Neale Towart's Labour Review

Labor Council's walking labour history museum is back with more wild and woolly facts from the wonderful world of workplace relations.


Employment 2001: Permatemps and Other New Lifeforms Stan Correy , producer

The AMWU casuals decision, "flexible workplaces", workplace partnerships, psychological contracts, spirited workplaces. All issues coming up in industrial relations and ones the Minister, Tony Abbott, will be talking about in his weird way.

Breen Creighton, author of many labour law texts, and a lawyer with Corrs Chambers Westgarth, is curious about Abbotts' return to the language of pre-industrial times, more or less equating industrial law with old fashioned family law. Industrial law did develop from family law and the master-servant relationship. Roman law was the basis of it, "when the pater familias had control over the members of the family and the extended family in the form of servants." The ideal for Abbott?

This program discussed the work and family situation and flexibility, contingent workers in the US (the big example is Microsoft), the Fairmont Hotel attempt to outsource its cleaning staff and labour hire firms in general.
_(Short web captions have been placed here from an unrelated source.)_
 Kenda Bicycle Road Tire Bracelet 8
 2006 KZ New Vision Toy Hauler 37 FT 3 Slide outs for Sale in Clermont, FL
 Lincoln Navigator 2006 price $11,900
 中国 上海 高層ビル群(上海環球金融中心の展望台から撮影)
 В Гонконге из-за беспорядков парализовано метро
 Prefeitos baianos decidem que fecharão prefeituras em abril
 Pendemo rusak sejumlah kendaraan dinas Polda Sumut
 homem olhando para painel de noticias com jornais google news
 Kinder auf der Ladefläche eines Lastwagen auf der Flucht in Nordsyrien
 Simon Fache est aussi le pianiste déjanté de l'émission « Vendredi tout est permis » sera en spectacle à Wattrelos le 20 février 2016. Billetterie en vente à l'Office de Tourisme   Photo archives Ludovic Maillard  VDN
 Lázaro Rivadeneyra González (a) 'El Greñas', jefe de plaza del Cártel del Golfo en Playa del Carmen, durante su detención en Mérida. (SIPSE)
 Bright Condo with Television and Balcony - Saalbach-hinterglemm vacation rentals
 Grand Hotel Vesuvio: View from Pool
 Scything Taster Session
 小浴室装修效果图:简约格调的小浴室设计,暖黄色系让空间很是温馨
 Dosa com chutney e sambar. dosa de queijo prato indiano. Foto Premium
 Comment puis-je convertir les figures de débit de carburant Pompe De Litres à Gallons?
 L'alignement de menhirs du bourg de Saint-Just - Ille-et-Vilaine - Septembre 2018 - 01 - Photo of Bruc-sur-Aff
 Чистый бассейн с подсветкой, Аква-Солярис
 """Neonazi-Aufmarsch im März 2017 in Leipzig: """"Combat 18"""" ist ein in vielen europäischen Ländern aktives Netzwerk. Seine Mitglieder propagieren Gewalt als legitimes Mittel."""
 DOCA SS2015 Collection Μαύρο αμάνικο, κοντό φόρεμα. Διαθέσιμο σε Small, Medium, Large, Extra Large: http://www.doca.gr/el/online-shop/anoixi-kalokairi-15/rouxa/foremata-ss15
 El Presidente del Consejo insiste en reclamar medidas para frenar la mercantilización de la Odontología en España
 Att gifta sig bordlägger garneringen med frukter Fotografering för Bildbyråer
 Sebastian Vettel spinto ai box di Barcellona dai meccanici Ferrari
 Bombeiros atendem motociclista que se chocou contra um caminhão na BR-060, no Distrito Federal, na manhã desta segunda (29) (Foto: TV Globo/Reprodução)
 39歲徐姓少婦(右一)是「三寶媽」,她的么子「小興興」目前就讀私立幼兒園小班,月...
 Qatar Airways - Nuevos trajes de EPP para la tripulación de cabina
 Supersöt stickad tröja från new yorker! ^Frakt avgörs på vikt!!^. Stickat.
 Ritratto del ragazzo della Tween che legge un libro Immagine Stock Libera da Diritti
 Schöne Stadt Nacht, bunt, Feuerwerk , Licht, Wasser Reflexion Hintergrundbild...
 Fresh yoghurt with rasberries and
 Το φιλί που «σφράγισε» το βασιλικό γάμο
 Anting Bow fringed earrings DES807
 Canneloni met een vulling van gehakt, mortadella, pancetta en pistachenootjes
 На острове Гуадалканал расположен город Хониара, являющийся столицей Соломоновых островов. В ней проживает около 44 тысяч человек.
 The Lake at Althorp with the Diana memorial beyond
The flexible, family-friendly workforce doesn't exactly match Abbott's family workplace.

Construction Temps Fight for a Permanent Voice at Work

Labor Ready Inc. is one of the most notorious of the multinational labour hire firms operating in the USA. The AFL-CIO Building and Construction Trades Dept last year launched a national temps campaign to gain a voice for construction temps. Workers are suing Labor Ready over its pay practices and the company is the subject of investigations for possible violations of workers' compensation laws.

It is just one of the 450 construction temp firms in the US. Annual income for these temp agencies rose from $4 billion in 1991 to $15 billion in 1998.

The US General Accounting Opffice reported that 30% of the US workforce laboured in contingent jobs - temporary or part time positions as independent contractors.

America@work; February 2001

Casualisation: What is the Debate We Should Be Having? by Meg Smith

The federal Minister and the Productivity Commission have been quick to dispute statistics about the level of casualisation and the level of insecurity in the workforce.

These arguments avoid the issues of the gendered naute of csualisation and the ability of the Industrial Tribunals to deal with it.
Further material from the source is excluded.